• [EXPLORE THE MATERIAL]
**A)** Answer these questions using the article on skin-lightening creams in India:
(i) In what year did Women of Worth start the "Dark is beautiful" campaign?
(ii) By how much has the men's grooming industry in India grown over the last five years?
(iii) Which two actors are named as using social media to speak out against the trend?
**B)** Name every Bollywood actor mentioned in the article on skin-lightening creams in India.
**C)** Quote the article on skin-lightening creams in India from "In Indian supermarket" to "promoting darker skin.".

• [SELECTED EXTRACT]

Indian men speak out against racist skin-lightening creams


Adverts for skin-lightening creams in India are increasingly targeting a male audience, when previously these products were the domain of women. These creams promise to make dark skin lighter – which in India is synonymous with beauty and success. Our Observer is taking a stand against these racist stereotypes.

In Indian supermarket aisles there is an abundance of different skin-lightening products: moisturisers, soaps and cleansers. Now skincare brands are moving away from the saturated market of products aimed at women, and are directly targeting a male customer base. In their adverts, white, or whiter, skin is associated with sucess – in one's professional as well as romantic life.

Bollywood actor Shahrukh Khan stars in a Fair & Handsome advert. 

There has already been a backlash against these skin-lightening creams that market whiter skin as a standard of beauty. The organisation Women of Worth started the "Dark is beautiful" campaign in 2009, as a way of promoting darker skin.

And for the last few months, the organisation has started to focus its efforts on men, as more and more men start to use these products. The grooming industry for men in India has grown by 40 percent over the last five years, with the skin-lightening product Fair & Handsome the best-selling product.

A YouTuber shows how to apply skin-lightening cream "Fair & Lovely Max Fairness". 

Several famous Bollywood actors, such as Abhay Deol or Harshvardhan Rane, are using their celebrity status to speak out on social media against this beauty trend. They criticise other actors, like Shahrukh Khan, who earn money from promoting racist adverts.

(Page images and extracted text)

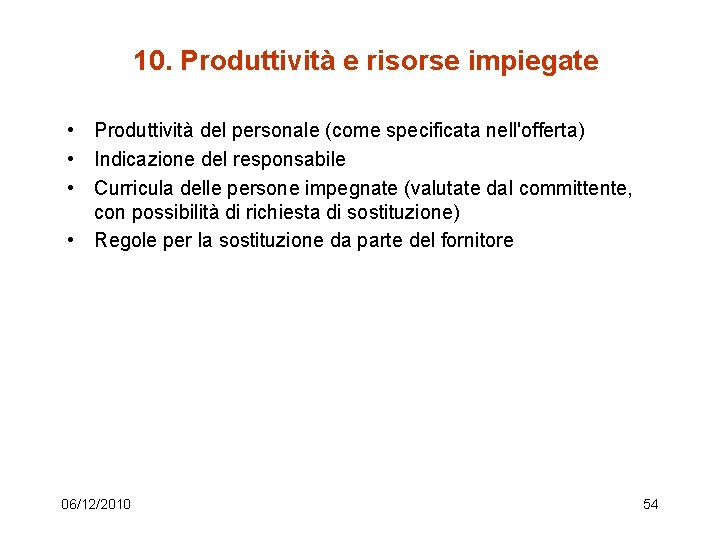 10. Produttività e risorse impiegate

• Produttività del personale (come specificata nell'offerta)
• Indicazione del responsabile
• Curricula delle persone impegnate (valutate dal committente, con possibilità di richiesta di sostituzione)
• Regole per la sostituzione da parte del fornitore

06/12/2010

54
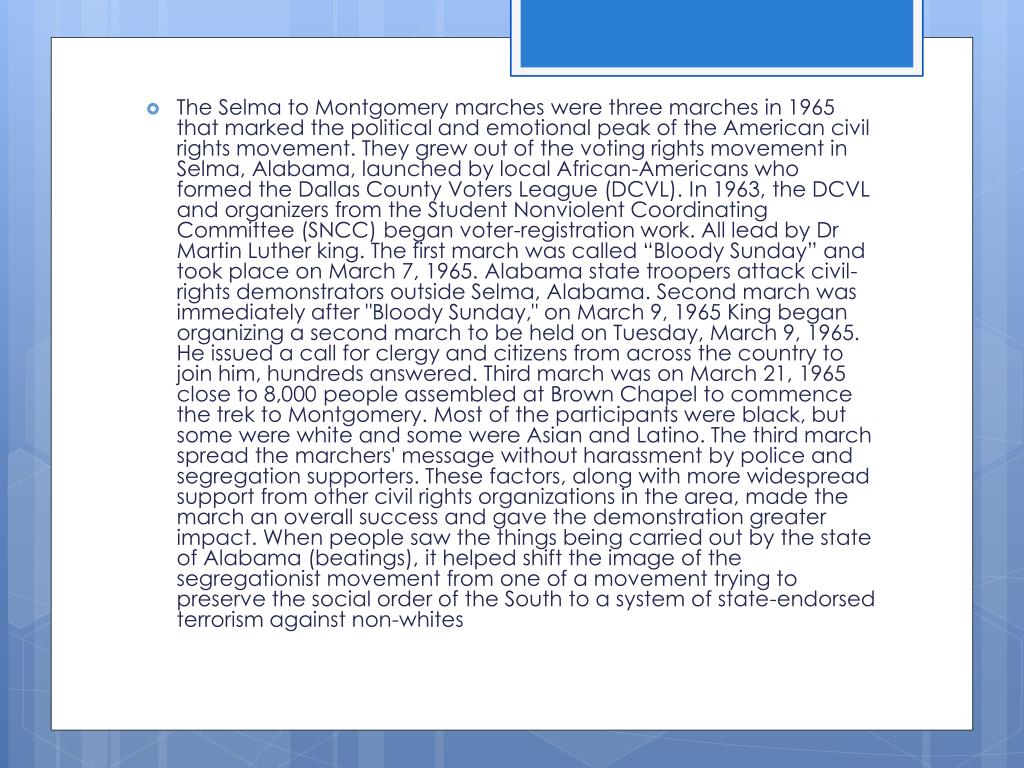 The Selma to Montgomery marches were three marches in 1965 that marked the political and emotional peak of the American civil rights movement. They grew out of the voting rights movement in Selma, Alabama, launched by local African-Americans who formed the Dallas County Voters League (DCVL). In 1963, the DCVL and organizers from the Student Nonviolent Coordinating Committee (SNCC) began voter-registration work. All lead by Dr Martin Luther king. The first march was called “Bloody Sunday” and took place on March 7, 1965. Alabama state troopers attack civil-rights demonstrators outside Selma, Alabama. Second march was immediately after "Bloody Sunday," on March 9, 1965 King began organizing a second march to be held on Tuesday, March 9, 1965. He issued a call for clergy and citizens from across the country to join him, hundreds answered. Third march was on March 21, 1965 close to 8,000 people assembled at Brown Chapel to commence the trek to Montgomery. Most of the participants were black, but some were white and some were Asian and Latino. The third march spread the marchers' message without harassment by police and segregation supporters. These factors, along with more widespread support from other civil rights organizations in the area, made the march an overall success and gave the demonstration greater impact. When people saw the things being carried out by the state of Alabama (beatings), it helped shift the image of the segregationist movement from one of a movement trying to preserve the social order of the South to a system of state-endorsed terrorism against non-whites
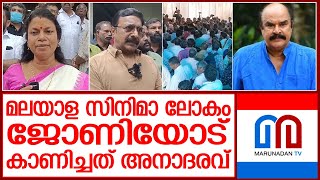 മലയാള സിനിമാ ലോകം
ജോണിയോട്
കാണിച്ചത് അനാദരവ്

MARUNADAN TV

• [YOUR RESPONSES]
**A)**
(i) 2009
(ii) 40 percent
(iii) Abhay Deol and Harshvardhan Rane

**B)** Shahrukh Khan, Abhay Deol, Harshvardhan Rane

**C)**
In Indian supermarket aisles there is an abundance of different skin-lightening products: moisturisers, soaps and cleansers. Now skincare brands are moving away from the saturated market of products aimed at women, and are directly targeting a male customer base. In their adverts, white, or whiter, skin is associated with sucess – in one's professional as well as romantic life.

Bollywood actor Shahrukh Khan stars in a Fair & Handsome advert. 

There has already been a backlash against these skin-lightening creams that market whiter skin as a standard of beauty. The organisation Women of Worth started the "Dark is beautiful" campaign in 2009, as a way of promoting darker skin.